On November 11, 2014, during a Test against New Zealand, Pakistani opener Ahmed Shehzad was was hit on the neck on a slow Dubai pitch. The incident left Shehzad on the floor, and later it was discovered that he suffered a skull fracture, which ruled him out for a considerable amount of time.
Till that day, Shehzad scored 718 runs in the longest format of the game with an staggering average of nearly 48, whereas in 50-over format, he scored nearly 1,711 runs with average touching 35, considered more than decent for any Pakistan opener in the recent past.
At first, not many realized what exactly the magnitude of his injury was, but just 16 days later, the significance of the ball-hitting incident became evident when Australia’s Phillip Hughes died after being hit on the neck in a first-class game. Then, Pakistan head coach Waqar Younis called Shehzad back in the team for the 2015 World Cup. But after the team’s dismal performance, the coach claimed that Shehzad was not the same player after being hit by the ball.

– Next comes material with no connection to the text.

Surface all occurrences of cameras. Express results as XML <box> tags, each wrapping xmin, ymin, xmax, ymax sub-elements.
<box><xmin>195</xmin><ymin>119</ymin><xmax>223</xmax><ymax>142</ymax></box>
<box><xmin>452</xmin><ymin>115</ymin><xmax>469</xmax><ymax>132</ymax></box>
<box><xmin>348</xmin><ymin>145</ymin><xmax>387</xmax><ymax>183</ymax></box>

But was the coach correct? Did Ahmed Shehzad lose any of his edge after returning from the injury? To examine how that incident really affected Shehzad’s ability as the top order batsman, we decided to dig deep into his stats, and there we found some really interesting numbers.
Shehzad’s average in all three formats decreased after being hit by the ball – most significantly in Test cricket, where it went down from 47.86 in eight matches to just 29.33 in next five.
His struggles in the longest format of the game are also evident by the fact that he managed to score just two half centuries in 10 innings since his return.
In 50-over cricket, before the incident, Shehzad scored five centuries in 51 matches, whereas afterwards he scored just one in 30. While there was a small increase in his ODI strike-rate, it fell from 119 to 111 in T20Is, an area which was already a problem for him.
It is evident that Shehzad’s career has gone backward since November 11, 2014, but to connect his decline with the ball-hitting incident seems a step in the wrong direction, and here are the two reasons to back this claim.
One – his decline in Tests is down to the fact that after his return, Shehzad played all of his matches away from Pakistan’s makeshift home – UAE. Even before getting injured, Shehzad’s record in whites while playing away from home was pretty poor to say the least with just 86 runs in four innings at an average of just 21.5, which shows that injury cannot be blamed for his poor return to five-day cricket.
Two – in ODIs, his decline becomes more evident as now he is part of the team progressing in the right direction, unlike before where he was playing with players like Misbah-ul-Haq, Younis Khan, Asad Shafiq and Azhar Ali.
All all those players did not possess good record in limited overs cricket, and that’s why for so long, his poor performance went unnoticed.
On the contrary, now he is playing in a team which look far more equipped in the 50-over format than it was three years back, and at times, he looks like the most vulnerable part of the lot.
With new players knocking the national team’s door – more now than ever before after the arrival of the Pakistan Super League (PSL), Shehzad’s time to rescue his international career is slowly but surely running out.